Equalisation levy (EL) is Sovereign Right
Recently, the Finance Minister has clarified that the equalization levy that India imposes on the supply of services by multinational companies is a “sovereign right”.
The Finance Minister has justified the 2% equalization levy imposed by India on the supply of services by multinational enterprises. According to the Finance Minister, it is a sovereign right to tax revenue from operations within the country.
Technology giants and e-commerce companies have been demanding withdrawal of the 2% equalization levy imposed on non-resident companies from India.
The concept of equalization levy was introduced in the year 2015 as an interim measure. It was presented as one of three measures to tackle the emerging problem due to digital transactions. This was proposed by the Organization for Economic Co-operation and Development (OECD) in the Pillar-1 Action Plan of the Base Erosion and Profit Shifting (BEPS) project.

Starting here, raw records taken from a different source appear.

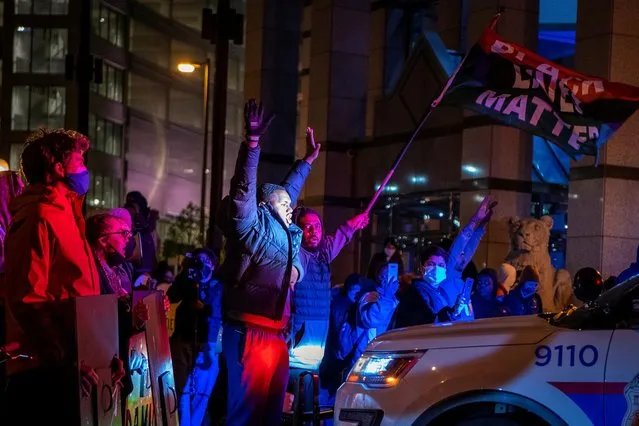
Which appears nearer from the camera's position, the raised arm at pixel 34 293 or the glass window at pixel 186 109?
the raised arm at pixel 34 293

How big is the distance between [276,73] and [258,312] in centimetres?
1569

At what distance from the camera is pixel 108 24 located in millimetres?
66688

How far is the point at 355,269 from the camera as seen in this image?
21281mm

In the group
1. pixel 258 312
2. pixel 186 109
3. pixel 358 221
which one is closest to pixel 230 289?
pixel 258 312

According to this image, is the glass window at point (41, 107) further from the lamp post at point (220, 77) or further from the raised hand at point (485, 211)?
the raised hand at point (485, 211)

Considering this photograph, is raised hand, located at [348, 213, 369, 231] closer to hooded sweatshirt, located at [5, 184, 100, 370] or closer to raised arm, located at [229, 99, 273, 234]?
raised arm, located at [229, 99, 273, 234]

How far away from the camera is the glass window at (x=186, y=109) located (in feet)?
237

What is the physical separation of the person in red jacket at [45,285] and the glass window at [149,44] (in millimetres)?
66167

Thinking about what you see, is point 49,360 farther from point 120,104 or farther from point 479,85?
point 120,104

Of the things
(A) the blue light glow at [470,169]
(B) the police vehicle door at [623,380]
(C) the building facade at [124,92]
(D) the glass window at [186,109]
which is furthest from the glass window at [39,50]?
(B) the police vehicle door at [623,380]

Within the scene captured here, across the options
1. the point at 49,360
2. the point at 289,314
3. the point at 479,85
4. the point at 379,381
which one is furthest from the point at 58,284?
the point at 479,85

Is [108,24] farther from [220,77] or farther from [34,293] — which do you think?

It consists of two pillars:
- Pillar-1: It applies to about 100 largest and most profitable multinational companies (global turnover of over EUR 20 billion and profits of more than 10%). It shares some of the profits of companies in the jurisdictions where they sell their products or provide their services.
- Pillar-2: This is on large multinationals, such as companies with annual revenues in excess of EUR 750 million. It brings companies within the ambit of the global minimum corporate tax of 15% from the year 2023.
BEPS refers to the evasion or evasion strategies used by multinational companies. Under this, these companies take advantage of the loopholes and conflicting provisions in the tax rules to avoid paying tax.